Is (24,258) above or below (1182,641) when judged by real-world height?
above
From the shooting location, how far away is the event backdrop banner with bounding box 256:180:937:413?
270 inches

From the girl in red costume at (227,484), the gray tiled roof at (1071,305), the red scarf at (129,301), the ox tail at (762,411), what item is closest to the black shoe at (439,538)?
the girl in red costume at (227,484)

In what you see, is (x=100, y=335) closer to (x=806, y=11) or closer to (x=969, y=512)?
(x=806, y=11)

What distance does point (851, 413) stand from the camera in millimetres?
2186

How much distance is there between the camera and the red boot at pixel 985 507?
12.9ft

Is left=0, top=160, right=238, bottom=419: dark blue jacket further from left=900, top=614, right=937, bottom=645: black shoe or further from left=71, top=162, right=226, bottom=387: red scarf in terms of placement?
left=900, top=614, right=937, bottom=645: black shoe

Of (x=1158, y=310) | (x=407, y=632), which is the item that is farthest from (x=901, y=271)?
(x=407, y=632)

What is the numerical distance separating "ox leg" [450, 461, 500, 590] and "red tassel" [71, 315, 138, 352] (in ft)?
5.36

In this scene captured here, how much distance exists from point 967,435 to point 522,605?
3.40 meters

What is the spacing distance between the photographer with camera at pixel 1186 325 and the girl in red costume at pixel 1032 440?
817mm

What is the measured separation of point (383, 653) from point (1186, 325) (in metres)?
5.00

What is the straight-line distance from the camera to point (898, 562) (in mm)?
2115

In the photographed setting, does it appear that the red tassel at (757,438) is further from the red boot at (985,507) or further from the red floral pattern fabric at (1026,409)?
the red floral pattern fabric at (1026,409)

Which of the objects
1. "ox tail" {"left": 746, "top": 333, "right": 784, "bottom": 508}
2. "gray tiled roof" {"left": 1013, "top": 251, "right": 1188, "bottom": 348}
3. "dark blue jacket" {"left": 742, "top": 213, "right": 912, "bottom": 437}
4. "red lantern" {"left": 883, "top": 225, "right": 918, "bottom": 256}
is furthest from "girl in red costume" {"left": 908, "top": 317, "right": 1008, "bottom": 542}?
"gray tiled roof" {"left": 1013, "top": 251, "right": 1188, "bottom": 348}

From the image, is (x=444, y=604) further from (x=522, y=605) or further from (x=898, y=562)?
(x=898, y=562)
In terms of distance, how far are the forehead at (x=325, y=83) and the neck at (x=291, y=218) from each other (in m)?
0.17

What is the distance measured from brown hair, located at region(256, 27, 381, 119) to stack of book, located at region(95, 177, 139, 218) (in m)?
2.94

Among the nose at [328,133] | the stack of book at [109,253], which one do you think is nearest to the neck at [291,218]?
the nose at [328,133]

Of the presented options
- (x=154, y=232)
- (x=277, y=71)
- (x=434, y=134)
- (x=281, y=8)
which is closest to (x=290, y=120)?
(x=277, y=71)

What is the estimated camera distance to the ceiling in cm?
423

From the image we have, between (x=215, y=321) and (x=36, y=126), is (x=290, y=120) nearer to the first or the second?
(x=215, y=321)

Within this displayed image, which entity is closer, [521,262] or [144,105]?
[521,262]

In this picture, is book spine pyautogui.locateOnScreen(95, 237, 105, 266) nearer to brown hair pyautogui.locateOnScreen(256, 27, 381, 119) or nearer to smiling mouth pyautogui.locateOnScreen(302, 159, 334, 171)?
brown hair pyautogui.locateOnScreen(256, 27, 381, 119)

====

Nothing should be left out: return all of the records exactly.

_FINISHED TASK_:
Is (24,258) above or below (1182,641) when judged by real-world height?
above
From the shooting location, how far away is the event backdrop banner with bounding box 256:180:937:413?
270 inches

From the girl in red costume at (227,484), the gray tiled roof at (1071,305), the red scarf at (129,301), the ox tail at (762,411), what item is closest to the black shoe at (439,538)?
the girl in red costume at (227,484)

In what you see, is (x=100, y=335) closer to (x=806, y=11) or closer to (x=969, y=512)?
(x=806, y=11)

What distance does point (851, 413) stand from the camera in millimetres?
2186

How much distance is there between the camera and the red boot at pixel 985 507?
12.9ft

Is left=0, top=160, right=238, bottom=419: dark blue jacket further from left=900, top=614, right=937, bottom=645: black shoe or further from left=71, top=162, right=226, bottom=387: red scarf in terms of placement?
left=900, top=614, right=937, bottom=645: black shoe

Of (x=1158, y=310) | (x=407, y=632), which is the item that is farthest from (x=901, y=271)?
(x=407, y=632)

What is the numerical distance separating "ox leg" [450, 461, 500, 590] and "red tassel" [71, 315, 138, 352] (in ft)?
5.36

In this scene captured here, how much distance exists from point 967,435 to point 522,605?
3.40 meters

What is the spacing distance between the photographer with camera at pixel 1186 325 and the girl in red costume at pixel 1032 440?
817mm

What is the measured separation of point (383, 653) from point (1186, 325) (in metres)?
5.00

What is the straight-line distance from the camera to point (898, 562) (in mm)?
2115

In the photographed setting, does it appear that the red tassel at (757,438) is further from the red boot at (985,507) or further from the red floral pattern fabric at (1026,409)?
the red floral pattern fabric at (1026,409)

Which of the objects
1. "ox tail" {"left": 746, "top": 333, "right": 784, "bottom": 508}
2. "gray tiled roof" {"left": 1013, "top": 251, "right": 1188, "bottom": 348}
3. "dark blue jacket" {"left": 742, "top": 213, "right": 912, "bottom": 437}
4. "red lantern" {"left": 883, "top": 225, "right": 918, "bottom": 256}
is furthest from "girl in red costume" {"left": 908, "top": 317, "right": 1008, "bottom": 542}?
"gray tiled roof" {"left": 1013, "top": 251, "right": 1188, "bottom": 348}

From the image, is (x=444, y=604) further from (x=522, y=605) or further from (x=898, y=562)?
(x=898, y=562)
In terms of distance, how far are the forehead at (x=325, y=83) and the neck at (x=291, y=218) from each other (in m)?
0.17

What is the distance measured from brown hair, located at region(256, 27, 381, 119) to stack of book, located at region(95, 177, 139, 218) (in m)?
2.94

Among the nose at [328,133] | the stack of book at [109,253], which one do you think is nearest to the neck at [291,218]?
the nose at [328,133]

Of the presented options
- (x=154, y=232)
- (x=277, y=71)
- (x=434, y=134)
- (x=281, y=8)
which is closest to (x=290, y=120)?
(x=277, y=71)

What is the estimated camera distance to the ceiling in cm?
423

From the image we have, between (x=215, y=321) and (x=36, y=126), is (x=290, y=120) nearer to the first or the second?
(x=215, y=321)

Within this displayed image, which entity is closer, [521,262] or [144,105]?
[521,262]

In this picture, is book spine pyautogui.locateOnScreen(95, 237, 105, 266) nearer to brown hair pyautogui.locateOnScreen(256, 27, 381, 119) or nearer to smiling mouth pyautogui.locateOnScreen(302, 159, 334, 171)?
brown hair pyautogui.locateOnScreen(256, 27, 381, 119)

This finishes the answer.